En pratique, la gestion des évolutions internes relève de la politique RH de l’entreprise. Il est recommandé de formaliser les procédures de mobilité interne dans le règlement d’ordre intérieur ou dans une charte de mobilité, afin d’assurer la transparence et l’égalité d’accès aux opportunités. Les postes vacants peuvent être publiés en interne avant d’être ouverts à l’externe, mais cette pratique n’est pas imposée par la loi, sauf engagement conventionnel ou accord collectif spécifique. Lorsqu’un poste est ouvert, l’employeur doit veiller à ce que les critères de sélection soient objectifs et non discriminatoires, qu’il s’agisse de candidats internes ou externes.

Pratiques et recommandations

Bien que la priorité à l’évolution interne ne soit pas une obligation légale générale, elle constitue une bonne pratique RH, favorisant la motivation, la fidélisation et le développement des compétences des salariés. Il est recommandé d’informer systématiquement le personnel des postes à pourvoir et d’encourager les candidatures internes. En cas de refus d’une candidature interne, il est conseillé de motiver la décision afin de prévenir tout risque de contestation pour discrimination ou non-respect de l’égalité de traitement. Les accords collectifs ou conventions d’entreprise peuvent prévoir des dispositions plus favorables en matière de mobilité interne ; il convient alors de s’y référer.

Cadre juridique

Le Code du travail luxembourgeois ne contient aucune disposition imposant à l’employeur de privilégier l’évolution interne avant le recrutement externe, à l’exception des procédures de reclassement prévues aux articles L.551-1 et suivants.
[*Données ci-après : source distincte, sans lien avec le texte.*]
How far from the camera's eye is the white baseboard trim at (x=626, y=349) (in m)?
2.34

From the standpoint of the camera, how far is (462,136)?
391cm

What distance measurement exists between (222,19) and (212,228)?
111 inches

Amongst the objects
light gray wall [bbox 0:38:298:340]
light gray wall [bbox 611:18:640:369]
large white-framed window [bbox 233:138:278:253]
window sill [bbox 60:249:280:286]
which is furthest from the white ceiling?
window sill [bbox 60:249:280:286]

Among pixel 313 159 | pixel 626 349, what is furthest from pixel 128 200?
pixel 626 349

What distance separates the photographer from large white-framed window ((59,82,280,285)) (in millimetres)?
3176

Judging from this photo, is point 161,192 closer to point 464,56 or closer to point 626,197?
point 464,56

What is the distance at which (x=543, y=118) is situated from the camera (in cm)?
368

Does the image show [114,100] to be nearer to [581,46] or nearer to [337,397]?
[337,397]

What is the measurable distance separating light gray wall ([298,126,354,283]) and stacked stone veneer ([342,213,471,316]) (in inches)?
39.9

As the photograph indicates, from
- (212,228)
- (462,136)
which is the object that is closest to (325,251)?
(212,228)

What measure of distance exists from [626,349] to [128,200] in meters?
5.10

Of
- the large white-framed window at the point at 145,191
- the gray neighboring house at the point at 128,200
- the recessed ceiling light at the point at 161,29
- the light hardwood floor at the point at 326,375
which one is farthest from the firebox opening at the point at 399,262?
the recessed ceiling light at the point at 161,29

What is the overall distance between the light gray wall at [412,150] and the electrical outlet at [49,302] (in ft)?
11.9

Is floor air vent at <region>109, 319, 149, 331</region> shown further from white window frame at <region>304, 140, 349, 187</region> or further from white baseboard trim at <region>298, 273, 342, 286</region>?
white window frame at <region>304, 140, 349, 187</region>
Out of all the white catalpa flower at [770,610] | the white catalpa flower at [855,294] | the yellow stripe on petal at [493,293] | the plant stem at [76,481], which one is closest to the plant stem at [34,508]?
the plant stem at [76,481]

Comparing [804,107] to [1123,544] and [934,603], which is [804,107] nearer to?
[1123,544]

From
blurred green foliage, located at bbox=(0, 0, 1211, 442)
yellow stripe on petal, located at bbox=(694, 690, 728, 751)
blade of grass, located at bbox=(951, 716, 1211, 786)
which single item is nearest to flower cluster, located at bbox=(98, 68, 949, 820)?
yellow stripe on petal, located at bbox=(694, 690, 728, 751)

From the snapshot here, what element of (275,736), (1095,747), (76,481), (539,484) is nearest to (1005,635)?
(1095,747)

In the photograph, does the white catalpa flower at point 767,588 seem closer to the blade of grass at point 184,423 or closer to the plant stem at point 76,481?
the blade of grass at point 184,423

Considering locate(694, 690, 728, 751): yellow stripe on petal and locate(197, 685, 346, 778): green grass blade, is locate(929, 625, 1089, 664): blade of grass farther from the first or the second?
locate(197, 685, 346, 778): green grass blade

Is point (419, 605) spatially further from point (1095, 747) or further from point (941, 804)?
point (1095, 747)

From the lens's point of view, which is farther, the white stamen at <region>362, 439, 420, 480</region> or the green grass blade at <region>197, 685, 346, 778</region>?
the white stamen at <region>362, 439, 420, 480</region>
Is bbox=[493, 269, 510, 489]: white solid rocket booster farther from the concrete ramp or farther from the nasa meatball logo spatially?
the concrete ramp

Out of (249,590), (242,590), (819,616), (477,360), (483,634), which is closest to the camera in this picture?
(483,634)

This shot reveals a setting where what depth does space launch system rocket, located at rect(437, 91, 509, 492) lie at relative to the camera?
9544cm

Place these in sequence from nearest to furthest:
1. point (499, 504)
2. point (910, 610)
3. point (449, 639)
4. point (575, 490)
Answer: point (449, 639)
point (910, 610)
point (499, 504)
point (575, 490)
L’article L.241-1 impose le respect du principe d’égalité de traitement dans l’accès à l’emploi et à la promotion. L’article L.251-1 prohibe toute discrimination fondée sur des critères protégés lors des procédures de recrutement ou de mobilité interne. La jurisprudence luxembourgeoise confirme la liberté de l’employeur dans le choix de ses méthodes de recrutement, sous réserve du respect des droits des salariés en matière de reclassement et d’égalité de traitement.

Note

L’absence de priorité légale pour l’évolution interne n’exonère pas l’employeur de son obligation de motiver objectivement ses choix et de prévenir tout risque de discrimination, notamment en cas de refus d’une candidature interne.